I'm not sure if you've used XBMC/Kodi before, but it's the same concept which is used to find your movie, episode, and music artwork/metadata. Scraping is essentially an automated script which uses the arbitrary name of a file to search a database for the correlating artwork/metadata and downloads it for you. It allows for marginal errors, so you don't need to precisely name your ROMS to any particular naming-convention. Garrett plans to make his scraping more accurate than what's currently available for RCB/Advanced Launcher-- In fact, he is going for ~99.99%. I will, indeed, write up a tutorial for this program, if needed (although, I believe that this will be the easiest/most straight-forward frontend of all-time, granted you're somewhat familiar with Kodi). I'm an avid supporter of this project and it's devs. :)

Posted
I'm not sure if you've used XBMC/Kodi before, but it's the same concept which is used to find your movie, episode, and music artwork/metadata.

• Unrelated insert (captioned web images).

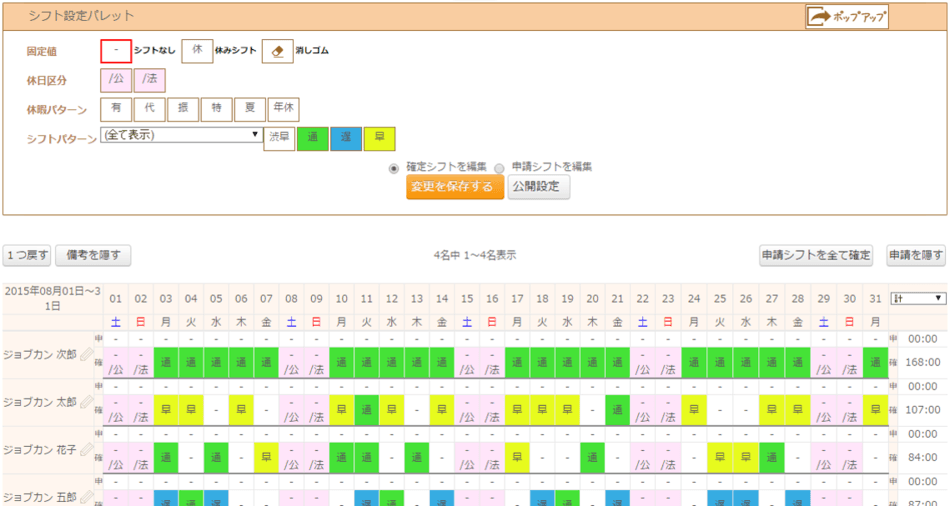 製品詳細-3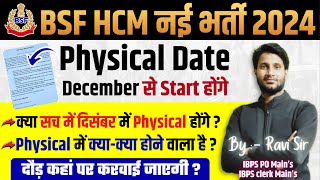 BSF HCM 2024 Physical Date  BSF HCM 2024 PST PET  BSF HCM 2024 Physical  BSF  CRPF  ITBP  SSC [upl. by Townie]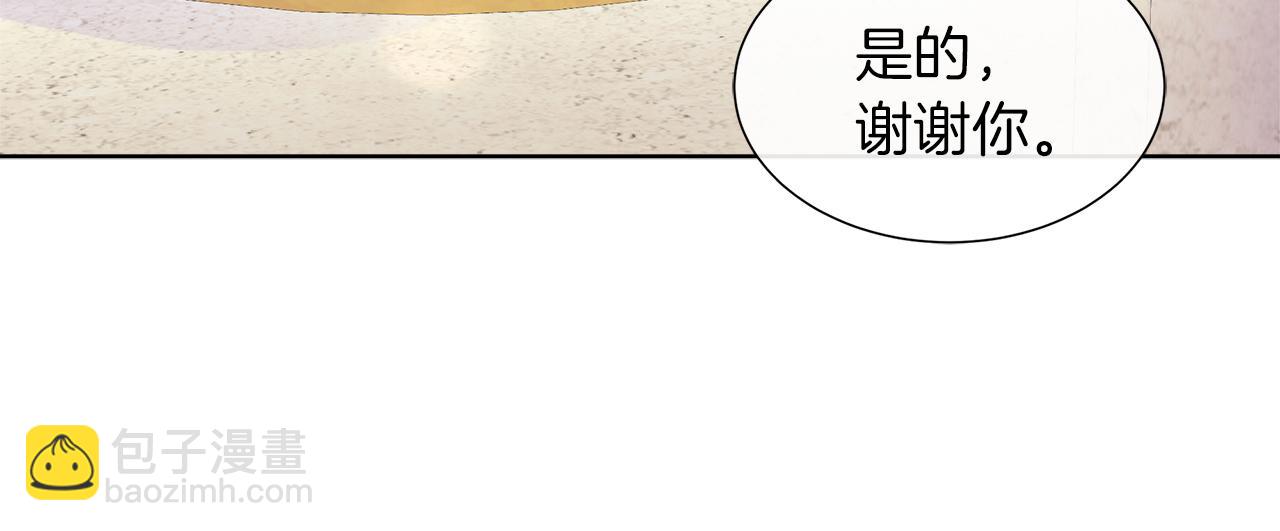 第27话 少公爵的反击(1/3)-第27话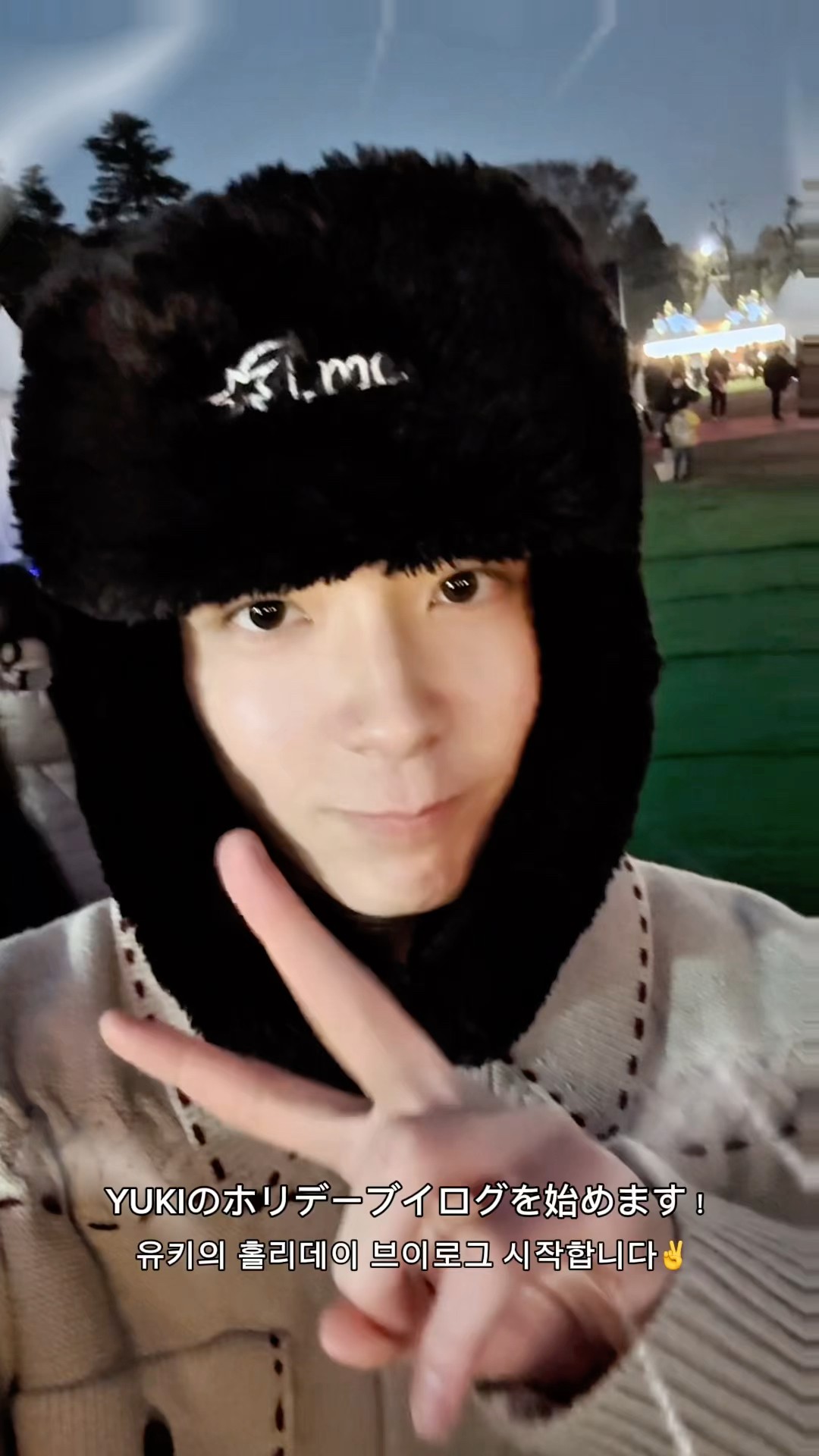 ゆき⛄️さん専用 YUKI's pöv 📹 | #YUKI - YouTube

Scraping is essentially an automated script which uses the arbitrary name of a file to search a database for the correlating artwork/metadata and downloads it for you. It allows for marginal errors, so you don't need to precisely name your ROMS to any particular naming-convention. Garrett plans to make his scraping more accurate than what's currently available for RCB/Advanced Launcher-- In fact, he is going for ~99.99%. I will, indeed, write up a tutorial for this program, if needed (although, I believe that this will be the easiest/most straight-forward frontend of all-time, granted you're somewhat familiar with Kodi). I'm an avid supporter of this project and it's devs. :)

Yes I've been following retroplayer for quite a while now. And I agree 100%...HS will always be the number one frontend...for cabs. But those of us that have a htpc and run xbmc/kodi....we've been hurting for a good add on for games that has a seamless feel.

No matter how hard I try, I just cannot get the look and info I want from HS on a htpc. Even after the two theme sets I did, it still is not giving me what I want.

RCB is buggy, and is lacking system separation and the scraping is not that good.

Advanced Launcher has system separation, but no support for automatic preview videos to play when selecting a game.

And that's pretty much all we ha e right now unfortunately.

Posted

I've been using xbmc since it was xbmc and I have kodi now. I just catch hell trying to scrape, say, my anime collection. I can't even get futurama named right. I spent a little time learning the themes, settled on Aeon Nox, but otherwise I'm still pretty much a noob. I do have hyperspin on the main menu of kodi with custom artwork and it launches perfectly and closes right back to kodi. Its only a matter, I think, of not putting the time and effort I put into hyperspin/hyperlaunch. I'm just glad to know I don't have to rename my roms because I plan on having both hyperspin and Retroplayer on my PC.

I'm also thinking Retroplayer is going to finally allow me to shift my focus and energy a bit toward actually learning the ins and outs of kodi, and of course, any extra info is always welcome. This is going to be fun.